Beitragvon Spiderman » 18.09.2002, 19:17

Guten Abend Hamburger!

Es ist angenehm, als zweiter nach razorback einen Text zu kommentieren: man kann sich auf die Aussage zurückziehen, dass der schon alles gesagt und recht hat. Und so ist es auch.

Persönlich muss ich aber leider hinzufügen, dass es Dir mit diesem kurzen Ausschnitt, mit dem Anfang noch nicht gelunge ist, mich für Deine Geschichte zu gewinnen. Ich erfahre nichts, was mich dazu veranlassen könnte, sie spannend oder interessant zu finden. Wenn Du "Das kommt ja erst später" sagst, hast Du vollkommen recht, solltest aber bedenken, dass die ersten Abschnitte dafür sorgen, ob jemand den gesamten Text liest oder nicht. Zwei Omas und eine Gräfin kommen zu Besuch und die scheinen zu nerven. So what?!

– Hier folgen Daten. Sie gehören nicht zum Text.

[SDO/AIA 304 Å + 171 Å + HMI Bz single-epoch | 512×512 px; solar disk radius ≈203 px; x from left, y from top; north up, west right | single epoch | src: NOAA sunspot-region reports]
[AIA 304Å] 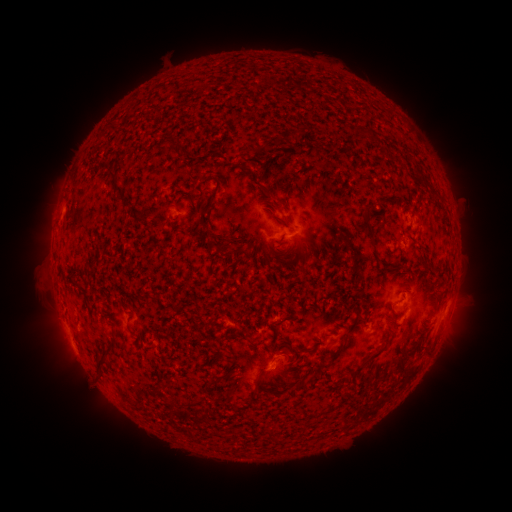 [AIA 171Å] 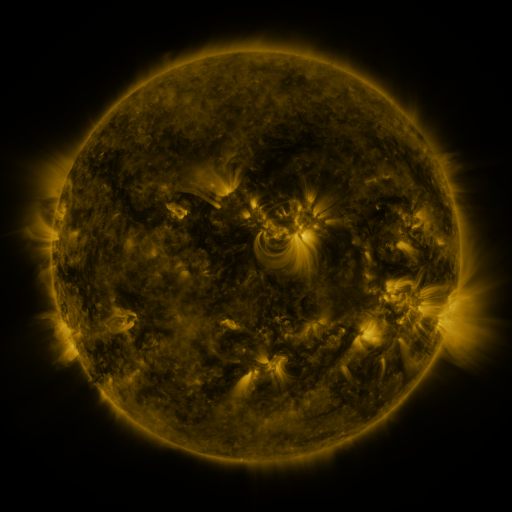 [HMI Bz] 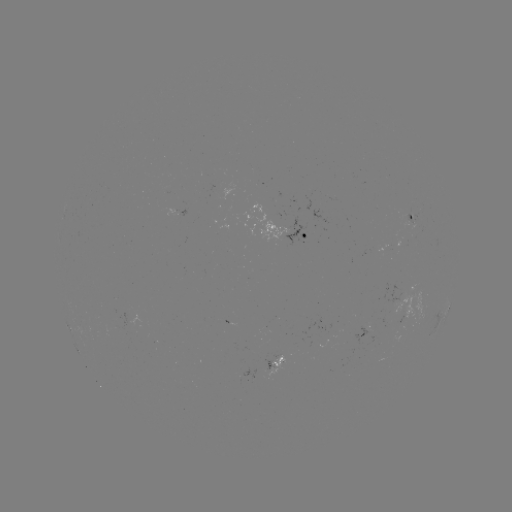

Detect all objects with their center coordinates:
spotted active region: (415, 216)
spotted active region: (287, 231)
spotted active region: (449, 306)
spotted active region: (275, 364)
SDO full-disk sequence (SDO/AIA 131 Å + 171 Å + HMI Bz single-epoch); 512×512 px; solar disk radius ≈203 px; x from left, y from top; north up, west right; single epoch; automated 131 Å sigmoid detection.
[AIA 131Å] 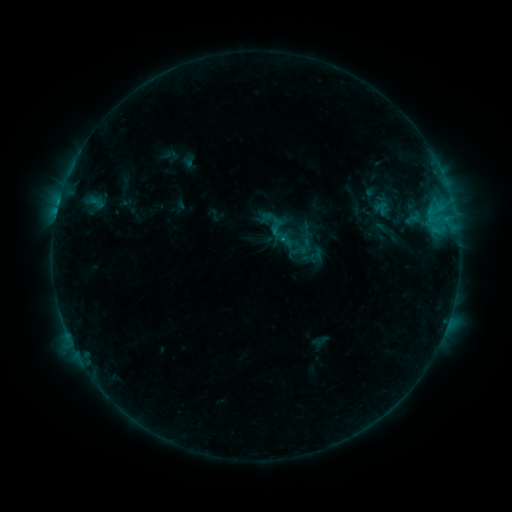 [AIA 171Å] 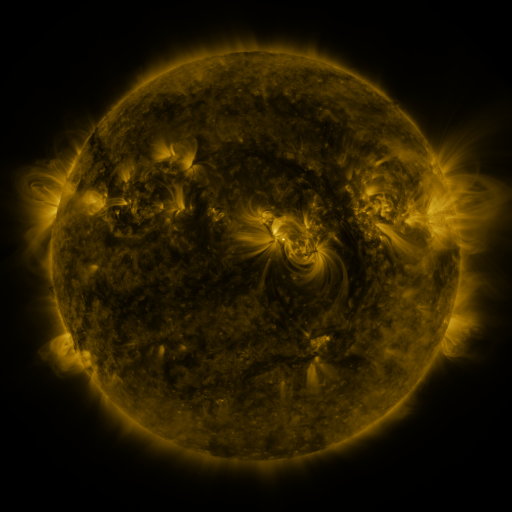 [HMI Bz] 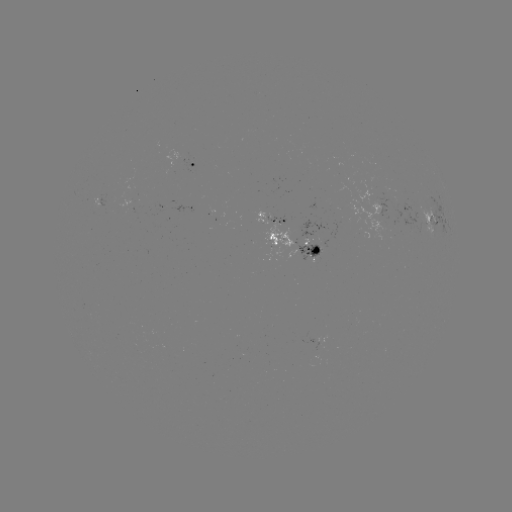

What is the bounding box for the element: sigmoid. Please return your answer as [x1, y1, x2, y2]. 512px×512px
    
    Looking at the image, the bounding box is [261, 214, 301, 252].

Deshalb empfehle ich Dir den Text dahin gehend zu prüfen, inwieweit Du den Einstieg interessanter oder spannender gestalten kannst. Vorahnungen wecken? Andeutungen machen? Interessante Eigenschaften verraten?

Naja, ich werde mir die Fortsetzung gerne durchlesen. Dann sehen wir weiter.

Gruß von
Spiderman
Die nette Lyrik-Spinne von nebenan!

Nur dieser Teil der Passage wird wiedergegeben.